Lindhe J, et al. J Clin Periodontol 2008; 35(8 Suppl): 282-285.

※参考書籍
 「インプラントのための重要12キーワードベスト240論文」
 一般社団法人日本インプラント臨床研究会 編
 クインテッセンス出版株式会社

 「インプラント周囲炎とレーザー
 一般社団法人 日本レーザー歯学会
 クインテッセンス出版株式会社

Q57 歯周炎の既往がある人は、既往がない人に比べてインプラント治療の予後はあまりよくないのはなぜですか?
A57

「歯周炎の既往歴がある患者に対してインプラント治療を行った場合、インプラントの生存率は非歯周炎患者に比べ低かった」という研究報告があります。

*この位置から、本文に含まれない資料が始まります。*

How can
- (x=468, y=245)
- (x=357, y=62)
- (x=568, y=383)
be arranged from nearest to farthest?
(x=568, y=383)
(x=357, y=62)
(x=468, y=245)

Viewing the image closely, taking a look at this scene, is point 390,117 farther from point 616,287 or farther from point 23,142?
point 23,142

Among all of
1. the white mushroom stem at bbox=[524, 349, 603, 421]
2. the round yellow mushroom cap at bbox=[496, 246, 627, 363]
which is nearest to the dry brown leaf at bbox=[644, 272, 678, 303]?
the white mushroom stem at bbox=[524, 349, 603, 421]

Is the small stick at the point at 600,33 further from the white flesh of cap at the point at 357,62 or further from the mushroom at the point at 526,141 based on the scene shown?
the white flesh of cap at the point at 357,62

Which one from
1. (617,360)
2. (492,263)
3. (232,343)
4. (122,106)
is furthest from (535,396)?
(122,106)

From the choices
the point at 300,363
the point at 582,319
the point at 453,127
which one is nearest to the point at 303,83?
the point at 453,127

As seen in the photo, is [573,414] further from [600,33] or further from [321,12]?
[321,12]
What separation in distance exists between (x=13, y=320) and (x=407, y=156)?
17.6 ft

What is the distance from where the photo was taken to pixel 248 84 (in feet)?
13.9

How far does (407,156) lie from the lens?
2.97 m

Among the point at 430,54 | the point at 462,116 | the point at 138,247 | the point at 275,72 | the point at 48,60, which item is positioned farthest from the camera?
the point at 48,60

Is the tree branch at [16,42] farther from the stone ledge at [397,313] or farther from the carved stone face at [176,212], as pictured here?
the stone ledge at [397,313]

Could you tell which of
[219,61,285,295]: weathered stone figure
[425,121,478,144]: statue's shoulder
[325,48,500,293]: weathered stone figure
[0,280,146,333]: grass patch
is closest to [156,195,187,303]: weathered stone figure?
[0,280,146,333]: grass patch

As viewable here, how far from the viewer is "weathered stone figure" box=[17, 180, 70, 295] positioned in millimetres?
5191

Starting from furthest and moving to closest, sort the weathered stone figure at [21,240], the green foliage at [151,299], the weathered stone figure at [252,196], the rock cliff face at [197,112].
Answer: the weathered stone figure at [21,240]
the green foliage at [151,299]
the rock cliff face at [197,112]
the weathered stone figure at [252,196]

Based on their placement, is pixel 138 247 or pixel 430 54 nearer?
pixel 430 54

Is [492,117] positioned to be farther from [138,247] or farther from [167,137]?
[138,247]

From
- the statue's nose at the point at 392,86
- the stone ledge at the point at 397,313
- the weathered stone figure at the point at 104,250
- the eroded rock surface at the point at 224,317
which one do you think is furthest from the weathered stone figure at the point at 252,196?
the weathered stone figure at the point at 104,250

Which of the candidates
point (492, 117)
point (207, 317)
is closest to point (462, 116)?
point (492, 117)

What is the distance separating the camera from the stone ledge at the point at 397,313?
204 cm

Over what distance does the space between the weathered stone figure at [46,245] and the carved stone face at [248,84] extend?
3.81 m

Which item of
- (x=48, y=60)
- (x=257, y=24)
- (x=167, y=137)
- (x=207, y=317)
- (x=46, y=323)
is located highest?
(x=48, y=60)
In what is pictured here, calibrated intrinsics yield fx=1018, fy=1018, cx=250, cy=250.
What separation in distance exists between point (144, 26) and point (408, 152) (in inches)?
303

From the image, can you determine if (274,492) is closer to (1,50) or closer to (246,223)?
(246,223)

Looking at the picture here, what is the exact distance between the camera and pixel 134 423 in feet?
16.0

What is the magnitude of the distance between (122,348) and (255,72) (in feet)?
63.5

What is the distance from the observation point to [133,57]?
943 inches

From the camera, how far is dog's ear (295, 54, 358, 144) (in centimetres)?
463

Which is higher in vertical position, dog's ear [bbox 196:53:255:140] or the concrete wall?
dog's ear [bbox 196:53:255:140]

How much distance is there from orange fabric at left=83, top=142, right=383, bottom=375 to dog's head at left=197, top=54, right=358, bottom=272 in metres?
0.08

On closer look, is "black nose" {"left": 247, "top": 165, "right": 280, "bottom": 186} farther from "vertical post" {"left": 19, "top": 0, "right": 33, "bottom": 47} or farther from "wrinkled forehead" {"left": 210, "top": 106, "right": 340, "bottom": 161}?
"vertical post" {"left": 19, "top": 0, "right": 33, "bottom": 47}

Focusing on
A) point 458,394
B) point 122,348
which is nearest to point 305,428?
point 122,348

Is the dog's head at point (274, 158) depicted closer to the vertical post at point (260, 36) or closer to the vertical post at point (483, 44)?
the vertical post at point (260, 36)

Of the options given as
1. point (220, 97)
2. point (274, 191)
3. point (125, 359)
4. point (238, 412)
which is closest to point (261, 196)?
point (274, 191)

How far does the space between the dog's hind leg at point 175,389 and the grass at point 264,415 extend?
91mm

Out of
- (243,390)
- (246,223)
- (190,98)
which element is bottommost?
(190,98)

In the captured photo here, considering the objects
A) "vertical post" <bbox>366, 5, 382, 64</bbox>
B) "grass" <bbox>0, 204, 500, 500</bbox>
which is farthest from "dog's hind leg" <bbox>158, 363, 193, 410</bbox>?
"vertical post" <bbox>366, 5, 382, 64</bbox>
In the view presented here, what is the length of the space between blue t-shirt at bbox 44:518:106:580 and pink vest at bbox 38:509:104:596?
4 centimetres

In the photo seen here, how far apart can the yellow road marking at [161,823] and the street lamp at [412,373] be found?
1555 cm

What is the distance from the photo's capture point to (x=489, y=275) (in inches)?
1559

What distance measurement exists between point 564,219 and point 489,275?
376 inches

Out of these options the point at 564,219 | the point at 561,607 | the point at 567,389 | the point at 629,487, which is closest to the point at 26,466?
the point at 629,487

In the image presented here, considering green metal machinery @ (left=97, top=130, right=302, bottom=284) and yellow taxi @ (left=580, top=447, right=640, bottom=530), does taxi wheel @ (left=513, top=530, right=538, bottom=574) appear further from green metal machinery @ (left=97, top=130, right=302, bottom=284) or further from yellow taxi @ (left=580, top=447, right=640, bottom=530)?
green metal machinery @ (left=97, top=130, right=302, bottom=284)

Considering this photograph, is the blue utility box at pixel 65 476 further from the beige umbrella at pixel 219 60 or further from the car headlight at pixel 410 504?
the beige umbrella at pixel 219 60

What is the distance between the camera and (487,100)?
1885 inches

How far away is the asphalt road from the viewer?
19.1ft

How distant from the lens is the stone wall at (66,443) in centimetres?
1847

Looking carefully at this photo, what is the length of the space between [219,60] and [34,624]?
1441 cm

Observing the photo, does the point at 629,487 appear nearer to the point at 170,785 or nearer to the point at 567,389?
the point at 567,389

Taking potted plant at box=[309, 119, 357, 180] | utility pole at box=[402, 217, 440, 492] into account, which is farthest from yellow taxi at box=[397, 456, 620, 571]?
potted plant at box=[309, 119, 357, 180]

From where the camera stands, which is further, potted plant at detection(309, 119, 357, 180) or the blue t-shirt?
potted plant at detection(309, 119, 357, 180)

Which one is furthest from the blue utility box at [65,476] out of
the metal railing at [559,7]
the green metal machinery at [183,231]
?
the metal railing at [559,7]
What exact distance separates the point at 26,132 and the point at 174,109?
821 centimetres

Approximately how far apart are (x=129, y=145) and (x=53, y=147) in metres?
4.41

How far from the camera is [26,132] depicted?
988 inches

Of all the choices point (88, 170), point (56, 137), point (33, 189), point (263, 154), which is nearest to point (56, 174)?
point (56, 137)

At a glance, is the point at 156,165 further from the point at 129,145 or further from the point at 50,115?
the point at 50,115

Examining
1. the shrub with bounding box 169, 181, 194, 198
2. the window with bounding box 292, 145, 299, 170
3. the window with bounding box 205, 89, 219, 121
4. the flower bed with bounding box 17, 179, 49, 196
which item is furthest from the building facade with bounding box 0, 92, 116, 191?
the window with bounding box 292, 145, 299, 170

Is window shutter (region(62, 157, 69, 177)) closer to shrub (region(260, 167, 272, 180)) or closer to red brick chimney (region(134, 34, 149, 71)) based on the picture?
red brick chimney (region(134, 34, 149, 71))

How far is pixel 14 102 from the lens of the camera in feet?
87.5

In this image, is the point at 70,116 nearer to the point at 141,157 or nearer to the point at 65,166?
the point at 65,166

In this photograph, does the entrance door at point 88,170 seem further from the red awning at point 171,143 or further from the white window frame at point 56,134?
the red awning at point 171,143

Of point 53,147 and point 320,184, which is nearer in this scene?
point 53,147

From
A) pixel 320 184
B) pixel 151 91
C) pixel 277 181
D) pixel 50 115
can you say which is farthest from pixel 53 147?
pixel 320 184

Heitz-Mayfield LJA, et al: History of Treated Periodontitis and smoking as Risks for Implant Therapy. Int J Oral Maxillofac Implants; 24 (suppl): 36-68, 2009.

 

また、多くの研究で歯周炎はインプラント治療のリスク要因の1つになるのではないかという報告があります。文献的に明らかであるように、歯周病の既往歴がある人がインプラント治療を受ける場合、治療結果に大きなリスクがあるといえます。

これまで数多くの研究がなされてきましたが、研究結果に基づいたインプラント周囲炎の治療法は確立されておらず、インプラント周囲炎に罹患しないように予防することが一番大切です。

治療順序を間違えないようにし、まず残存歯の歯周治療を徹底的に実施し、できるだけ歯周病原細菌を駆除した後にインプラントの植立手術をすることが重要です。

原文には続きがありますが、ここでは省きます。